Allez, la « minute théorique » un brin chiante (car technique) pour les non-initiés… Qui reviendra souvent ici de ma part (sauf si vous décidez que c’est vraiment trop chiant). On y va ?

Deux méthodes possibles pour faire un vin rosé (3 en fait) :

1 – La saignée :

Après la vendange, comme toujours, le raisin est foulé (égrappé ou non).
Une première macération en cuve très courte (24h en moyenne mais cela peut atteindre 36h selon les régions et surtout la couleur souhaitée), ce pour que la peau du raisin ait le temps de donner les tanins (pour la matière et la structure du vin) et les anthocyanes (qui eux donneront la coloration).

S’en suit la fameuse et ancestrale « saignée » qui consiste à tirer jusqu’à 20% du jus de la cuve, ou tout pour certaines régions. Ce soutirage sera ensuite vinifié comme un vin blanc (on parlera des vinifications bientôt !)

Quant au reste de la cuve (s’il y en a) il terminera gentiment son chemin pour une vinification en rouge…

Cette technique était toujours celle retenue par nos grands-parents et arrière-grands-parents.

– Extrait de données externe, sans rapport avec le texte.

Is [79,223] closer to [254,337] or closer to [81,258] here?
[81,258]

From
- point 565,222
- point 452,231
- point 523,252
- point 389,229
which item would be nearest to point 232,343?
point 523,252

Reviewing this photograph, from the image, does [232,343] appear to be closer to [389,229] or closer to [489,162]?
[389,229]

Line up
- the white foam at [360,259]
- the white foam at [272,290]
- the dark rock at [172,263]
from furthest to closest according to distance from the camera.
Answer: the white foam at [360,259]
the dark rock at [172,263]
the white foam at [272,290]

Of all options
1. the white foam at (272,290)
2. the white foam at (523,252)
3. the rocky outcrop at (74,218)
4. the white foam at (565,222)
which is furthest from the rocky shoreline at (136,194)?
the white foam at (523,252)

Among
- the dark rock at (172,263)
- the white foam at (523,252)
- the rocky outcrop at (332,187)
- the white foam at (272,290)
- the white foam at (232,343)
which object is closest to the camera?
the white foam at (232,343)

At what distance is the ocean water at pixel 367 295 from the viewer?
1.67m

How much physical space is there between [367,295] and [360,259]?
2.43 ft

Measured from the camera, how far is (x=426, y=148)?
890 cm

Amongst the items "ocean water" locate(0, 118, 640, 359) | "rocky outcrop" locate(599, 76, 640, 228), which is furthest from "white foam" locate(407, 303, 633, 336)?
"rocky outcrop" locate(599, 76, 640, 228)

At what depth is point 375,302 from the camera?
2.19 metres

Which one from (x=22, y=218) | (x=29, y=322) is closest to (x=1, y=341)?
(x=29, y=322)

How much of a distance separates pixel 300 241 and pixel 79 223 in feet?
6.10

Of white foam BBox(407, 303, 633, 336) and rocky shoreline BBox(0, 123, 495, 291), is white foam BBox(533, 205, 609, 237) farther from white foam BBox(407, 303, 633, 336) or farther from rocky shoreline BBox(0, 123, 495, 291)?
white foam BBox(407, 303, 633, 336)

2 – Le pressurage direct :

Après la vendange, foulage des raisins. Sauf que cette fois-ci, on ne met pas en cuve, on presse !
Le seul temps du pressurage suffira ici à jouer de première macération, on poursuivra ensuite comme pour un vin blanc. C’est ce qu’on appelle un « blanc de noir » (oui, comme en Champagne !)

Tiens, dis-donc, parlons-en justement de la Champagne… Car c’est bel et bien dans le sujet puisqu’une troisième méthode la caractérise ! (Si, si…)

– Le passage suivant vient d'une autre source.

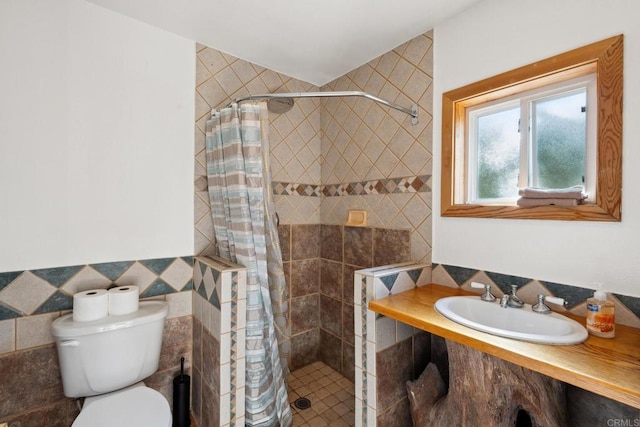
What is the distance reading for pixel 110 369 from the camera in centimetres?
130

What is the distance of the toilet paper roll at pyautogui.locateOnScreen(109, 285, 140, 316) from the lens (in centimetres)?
138

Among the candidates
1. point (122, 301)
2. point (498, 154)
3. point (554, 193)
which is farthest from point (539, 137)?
point (122, 301)

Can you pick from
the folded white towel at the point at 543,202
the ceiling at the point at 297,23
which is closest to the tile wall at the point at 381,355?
the folded white towel at the point at 543,202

3 – Couper : (Et là, j’entends des voix courroucées qui huent… ‘Tendez les gars, je m‘explique…)

Quand on dit qu’en France, il est interdit de mêler vin blanc et vin rouge pour obtenir du rosé, soit de « couper » dit-on (quoiqu’en 2009, au niveau européen, on n’est pas passé loin de la prise de la Bastille par nos vignerons -armés de fourches et de sécateurs- en voulant soudainement l’autoriser ). Et bien ça n’est pas du tout vrai, puisque chez nos amis de la bulle champenoise, c’est aussi ainsi qu’on élabore certains Champagne rosés !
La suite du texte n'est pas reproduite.